#### [EXTRAIT]
B. Le jour suivant, soit le 7 juin 2005, la «Tribune de Genève», toujours sous la signature de Thierry Mertenat, publie un nouvel article intitulé «Drame des Acacias: portrait d’un homme dans la solitude». Cet article fait le portrait du défunt et donne la parole à l’OCPA (source non précisée) qui assure avoir mené l’enquête sur son pupille. Pour autant l’article indique qu’aucun membre de cette institution n’a pris «le temps d’aller frapper à sa porte. Ce genre de vérification ne coûte pas cher».
C. Le 11 juin 2005, la «Tribune de Genève» publie un dernier article sous la forme d’une interview de M. Michel Gönczy, directeur de la Direction générale de l’action sociale du Canton de Genève. Cette interview donne à M. Gönczy l’occasion de rectifier deux erreurs contenues dans les deux articles précédents, soit:
– que la personne retrouvée morte à son domicile ne se rendait pas mensuellement à l’OCPA. Elle n’y est allée qu’à deux reprises, la dernière fois en octobre 2000.
– Contrairement à ce que disait le second article, un fonctionnaire de l’OCPA s’est bel et bien rendu au domicile du défunt en avril 2004.

#### [DONNÉES DE L'EXERCICE]
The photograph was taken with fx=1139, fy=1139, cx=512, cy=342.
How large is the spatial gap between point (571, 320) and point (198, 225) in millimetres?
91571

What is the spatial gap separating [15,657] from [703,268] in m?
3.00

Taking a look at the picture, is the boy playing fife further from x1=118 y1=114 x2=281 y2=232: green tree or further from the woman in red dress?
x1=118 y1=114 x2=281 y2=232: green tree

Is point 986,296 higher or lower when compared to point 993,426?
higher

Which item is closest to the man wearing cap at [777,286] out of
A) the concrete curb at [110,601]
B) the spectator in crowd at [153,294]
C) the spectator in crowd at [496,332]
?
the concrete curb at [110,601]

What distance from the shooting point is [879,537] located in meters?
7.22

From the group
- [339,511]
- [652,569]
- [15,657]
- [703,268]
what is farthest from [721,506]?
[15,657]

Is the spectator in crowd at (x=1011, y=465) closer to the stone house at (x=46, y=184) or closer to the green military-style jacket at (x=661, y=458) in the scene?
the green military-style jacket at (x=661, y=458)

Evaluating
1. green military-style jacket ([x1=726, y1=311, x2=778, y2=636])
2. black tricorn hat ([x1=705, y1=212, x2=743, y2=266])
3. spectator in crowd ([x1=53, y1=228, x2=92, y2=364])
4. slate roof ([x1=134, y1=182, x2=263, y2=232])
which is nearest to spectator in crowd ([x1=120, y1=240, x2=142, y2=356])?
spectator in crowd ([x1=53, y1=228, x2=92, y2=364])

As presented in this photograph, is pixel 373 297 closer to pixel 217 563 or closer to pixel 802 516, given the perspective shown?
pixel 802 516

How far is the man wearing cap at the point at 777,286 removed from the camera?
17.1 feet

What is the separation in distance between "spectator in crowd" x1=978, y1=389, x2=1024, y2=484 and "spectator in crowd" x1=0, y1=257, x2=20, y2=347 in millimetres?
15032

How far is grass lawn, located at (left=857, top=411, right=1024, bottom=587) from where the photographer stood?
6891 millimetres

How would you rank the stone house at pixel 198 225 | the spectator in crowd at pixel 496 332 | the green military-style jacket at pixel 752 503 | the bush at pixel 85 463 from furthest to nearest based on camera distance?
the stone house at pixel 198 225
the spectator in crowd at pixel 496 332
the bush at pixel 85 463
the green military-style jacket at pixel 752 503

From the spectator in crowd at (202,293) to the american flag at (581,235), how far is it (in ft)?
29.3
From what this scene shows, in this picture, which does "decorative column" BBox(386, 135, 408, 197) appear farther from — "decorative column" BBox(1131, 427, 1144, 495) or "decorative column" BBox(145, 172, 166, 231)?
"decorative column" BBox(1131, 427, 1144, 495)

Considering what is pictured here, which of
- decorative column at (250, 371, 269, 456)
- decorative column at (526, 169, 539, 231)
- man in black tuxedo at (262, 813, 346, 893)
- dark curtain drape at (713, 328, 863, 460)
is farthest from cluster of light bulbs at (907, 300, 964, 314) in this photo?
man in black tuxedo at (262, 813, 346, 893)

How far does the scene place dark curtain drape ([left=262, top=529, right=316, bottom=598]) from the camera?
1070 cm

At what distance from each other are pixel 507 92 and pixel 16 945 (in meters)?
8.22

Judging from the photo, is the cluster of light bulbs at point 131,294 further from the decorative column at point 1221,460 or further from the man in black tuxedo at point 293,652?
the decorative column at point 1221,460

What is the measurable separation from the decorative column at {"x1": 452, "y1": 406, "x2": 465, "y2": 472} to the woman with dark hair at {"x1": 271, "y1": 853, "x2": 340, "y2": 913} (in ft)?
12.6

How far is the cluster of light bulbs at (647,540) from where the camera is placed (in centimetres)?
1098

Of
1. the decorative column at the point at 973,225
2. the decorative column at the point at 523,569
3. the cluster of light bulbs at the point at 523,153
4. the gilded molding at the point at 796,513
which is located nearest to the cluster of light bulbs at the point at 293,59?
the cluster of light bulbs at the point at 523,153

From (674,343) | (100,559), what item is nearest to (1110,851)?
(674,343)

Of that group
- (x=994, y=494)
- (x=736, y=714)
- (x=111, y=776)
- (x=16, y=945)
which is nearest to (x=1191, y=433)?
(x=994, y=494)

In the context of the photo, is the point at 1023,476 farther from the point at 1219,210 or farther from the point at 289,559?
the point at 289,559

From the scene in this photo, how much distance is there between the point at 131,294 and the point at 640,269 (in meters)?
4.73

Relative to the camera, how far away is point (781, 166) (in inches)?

#### [EXERCICE COURT 1]
Recopiez tout le passage de l'extrait qui va de « C. Le 11 juin » jusqu'à « en avril 2004. ».
#### [EXERCICE COURT 2]
Relevez chaque ligne des entrées où figure le mot « jacket ».
Les entrées n'ont aucun rapport avec l'extrait.

#### [CORRIGÉ DÉTAILLÉ 1]
C. Le 11 juin 2005, la «Tribune de Genève» publie un dernier article sous la forme d’une interview de M. Michel Gönczy, directeur de la Direction générale de l’action sociale du Canton de Genève. Cette interview donne à M. Gönczy l’occasion de rectifier deux erreurs contenues dans les deux articles précédents, soit:
– que la personne retrouvée morte à son domicile ne se rendait pas mensuellement à l’OCPA. Elle n’y est allée qu’à deux reprises, la dernière fois en octobre 2000.
– Contrairement à ce que disait le second article, un fonctionnaire de l’OCPA s’est bel et bien rendu au domicile du défunt en avril 2004.

#### [CORRIGÉ DÉTAILLÉ 2]
Is the spectator in crowd at (x=1011, y=465) closer to the stone house at (x=46, y=184) or closer to the green military-style jacket at (x=661, y=458) in the scene?
the green military-style jacket at (x=661, y=458)
1. green military-style jacket ([x1=726, y1=311, x2=778, y2=636])
How would you rank the stone house at pixel 198 225 | the spectator in crowd at pixel 496 332 | the green military-style jacket at pixel 752 503 | the bush at pixel 85 463 from furthest to nearest based on camera distance?
the green military-style jacket at pixel 752 503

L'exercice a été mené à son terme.